In close-in battlefield combat when bullets are flying, soldiers stop thinking with the forebrain (that portion of the brain which makes us human) and start thinking with the midbrain (the primitive portion of our brain which is indistinguishable from that of an animal). Animals viciously attack other species, but they resist killing their own kind. In conflict situations this primitive, midbrain processing can be observed in the powerful resistance of humans to kill other humans.

General Marshall, Official U.S. Historian of the European Theater of Operations in World War II, did post-combat interviews and found that that only 15 to 20 percent of the individual riflemen in World War II fired their weapons at an exposed enemy soldier.

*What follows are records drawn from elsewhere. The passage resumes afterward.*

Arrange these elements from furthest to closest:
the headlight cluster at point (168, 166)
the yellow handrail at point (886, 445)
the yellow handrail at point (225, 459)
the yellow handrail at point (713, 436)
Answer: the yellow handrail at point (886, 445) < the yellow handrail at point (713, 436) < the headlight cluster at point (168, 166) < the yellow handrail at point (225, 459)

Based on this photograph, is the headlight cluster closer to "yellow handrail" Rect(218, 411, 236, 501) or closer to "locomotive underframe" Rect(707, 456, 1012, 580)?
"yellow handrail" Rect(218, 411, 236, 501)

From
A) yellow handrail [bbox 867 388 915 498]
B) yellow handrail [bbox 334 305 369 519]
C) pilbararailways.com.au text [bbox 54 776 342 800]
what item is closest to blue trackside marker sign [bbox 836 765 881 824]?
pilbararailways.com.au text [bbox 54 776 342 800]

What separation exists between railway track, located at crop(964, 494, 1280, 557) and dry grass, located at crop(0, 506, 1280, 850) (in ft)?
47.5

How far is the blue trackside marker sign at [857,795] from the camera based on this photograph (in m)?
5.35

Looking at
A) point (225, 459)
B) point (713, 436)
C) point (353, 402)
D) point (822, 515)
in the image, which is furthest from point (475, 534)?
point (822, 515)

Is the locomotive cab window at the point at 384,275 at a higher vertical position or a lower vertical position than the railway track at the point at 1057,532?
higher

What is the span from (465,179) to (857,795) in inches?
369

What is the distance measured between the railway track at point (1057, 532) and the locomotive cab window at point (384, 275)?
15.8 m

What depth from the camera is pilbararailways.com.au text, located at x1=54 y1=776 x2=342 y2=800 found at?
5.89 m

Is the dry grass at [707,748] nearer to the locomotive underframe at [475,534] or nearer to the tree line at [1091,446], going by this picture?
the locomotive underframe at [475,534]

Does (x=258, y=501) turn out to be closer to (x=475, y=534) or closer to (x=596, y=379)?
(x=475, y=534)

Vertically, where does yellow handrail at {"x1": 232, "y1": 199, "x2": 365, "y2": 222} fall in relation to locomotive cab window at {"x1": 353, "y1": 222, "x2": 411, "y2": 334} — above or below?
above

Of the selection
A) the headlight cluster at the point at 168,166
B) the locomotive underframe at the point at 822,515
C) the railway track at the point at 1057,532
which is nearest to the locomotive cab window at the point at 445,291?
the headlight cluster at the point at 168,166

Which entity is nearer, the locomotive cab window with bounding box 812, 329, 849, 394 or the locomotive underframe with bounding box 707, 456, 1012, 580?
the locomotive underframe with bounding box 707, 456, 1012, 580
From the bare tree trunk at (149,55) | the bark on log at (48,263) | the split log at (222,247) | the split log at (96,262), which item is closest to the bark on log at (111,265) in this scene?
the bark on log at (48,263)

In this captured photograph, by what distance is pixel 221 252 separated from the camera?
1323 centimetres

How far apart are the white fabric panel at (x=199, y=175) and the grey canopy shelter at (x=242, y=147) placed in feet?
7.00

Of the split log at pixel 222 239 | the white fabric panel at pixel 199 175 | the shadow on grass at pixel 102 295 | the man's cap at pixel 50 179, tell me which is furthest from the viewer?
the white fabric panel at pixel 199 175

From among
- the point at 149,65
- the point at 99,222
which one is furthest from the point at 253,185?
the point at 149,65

Crew-served weapons, such as machine guns, were almost always fired and firing greatly increased if a nearby leader demanded that the soldier fire. Other similar studies have shown that, when on their own, most individual combatants throughout history seem to have been unwilling to kill.

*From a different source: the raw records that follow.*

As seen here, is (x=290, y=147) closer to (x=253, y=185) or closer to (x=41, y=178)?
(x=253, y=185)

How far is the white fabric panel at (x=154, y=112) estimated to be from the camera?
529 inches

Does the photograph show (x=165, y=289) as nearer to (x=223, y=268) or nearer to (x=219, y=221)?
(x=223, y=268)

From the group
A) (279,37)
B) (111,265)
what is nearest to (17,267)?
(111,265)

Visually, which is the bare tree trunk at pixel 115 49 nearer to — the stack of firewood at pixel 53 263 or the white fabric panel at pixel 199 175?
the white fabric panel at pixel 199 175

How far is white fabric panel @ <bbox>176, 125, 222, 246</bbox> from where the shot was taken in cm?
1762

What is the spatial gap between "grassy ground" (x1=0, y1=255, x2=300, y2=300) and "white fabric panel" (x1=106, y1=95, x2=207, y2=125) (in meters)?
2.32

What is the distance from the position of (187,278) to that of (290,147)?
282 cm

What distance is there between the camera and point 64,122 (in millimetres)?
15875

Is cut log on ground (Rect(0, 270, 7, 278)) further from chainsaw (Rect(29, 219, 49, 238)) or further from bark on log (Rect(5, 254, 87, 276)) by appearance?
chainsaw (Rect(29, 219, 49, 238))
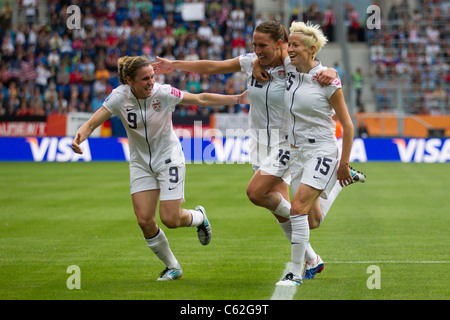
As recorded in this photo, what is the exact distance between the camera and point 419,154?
80.2 feet

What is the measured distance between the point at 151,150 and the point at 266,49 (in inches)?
61.5

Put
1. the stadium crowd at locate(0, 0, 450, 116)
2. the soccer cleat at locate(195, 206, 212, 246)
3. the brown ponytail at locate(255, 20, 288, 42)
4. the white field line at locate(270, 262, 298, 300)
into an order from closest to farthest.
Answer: the white field line at locate(270, 262, 298, 300), the brown ponytail at locate(255, 20, 288, 42), the soccer cleat at locate(195, 206, 212, 246), the stadium crowd at locate(0, 0, 450, 116)

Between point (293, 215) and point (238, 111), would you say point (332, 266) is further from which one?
point (238, 111)

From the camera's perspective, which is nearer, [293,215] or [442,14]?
[293,215]

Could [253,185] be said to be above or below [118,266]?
above

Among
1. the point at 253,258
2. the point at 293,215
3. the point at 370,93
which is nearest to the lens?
the point at 293,215

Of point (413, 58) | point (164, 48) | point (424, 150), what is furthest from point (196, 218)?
point (413, 58)

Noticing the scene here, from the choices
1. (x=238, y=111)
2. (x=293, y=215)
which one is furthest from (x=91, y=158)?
(x=293, y=215)

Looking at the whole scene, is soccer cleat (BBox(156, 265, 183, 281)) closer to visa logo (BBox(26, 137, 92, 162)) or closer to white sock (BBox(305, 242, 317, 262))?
white sock (BBox(305, 242, 317, 262))

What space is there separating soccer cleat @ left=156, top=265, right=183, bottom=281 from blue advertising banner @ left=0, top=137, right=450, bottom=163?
1625 cm

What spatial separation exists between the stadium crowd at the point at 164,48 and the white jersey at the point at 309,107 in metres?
21.7

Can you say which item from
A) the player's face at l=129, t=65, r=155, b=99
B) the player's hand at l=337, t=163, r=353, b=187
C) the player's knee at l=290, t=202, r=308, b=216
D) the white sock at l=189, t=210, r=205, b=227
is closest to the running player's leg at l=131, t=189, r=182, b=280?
the white sock at l=189, t=210, r=205, b=227

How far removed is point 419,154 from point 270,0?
45.3 ft

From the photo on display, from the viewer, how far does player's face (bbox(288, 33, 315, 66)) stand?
7.00 m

The US Army accepted Marshall’s conclusions and, instead of having trainees fire at bull's-eye targets, they used realistic, man-shaped, pop-up targets that fall when hit to help condition the men to killing. This type of conditioning is the only technique which will reliably influence the primitive, midbrain processing of a frightened human. Conditioning techniques increased the rate of fire to approximately 55 percent in Korea and to about 95 percent in Vietnam.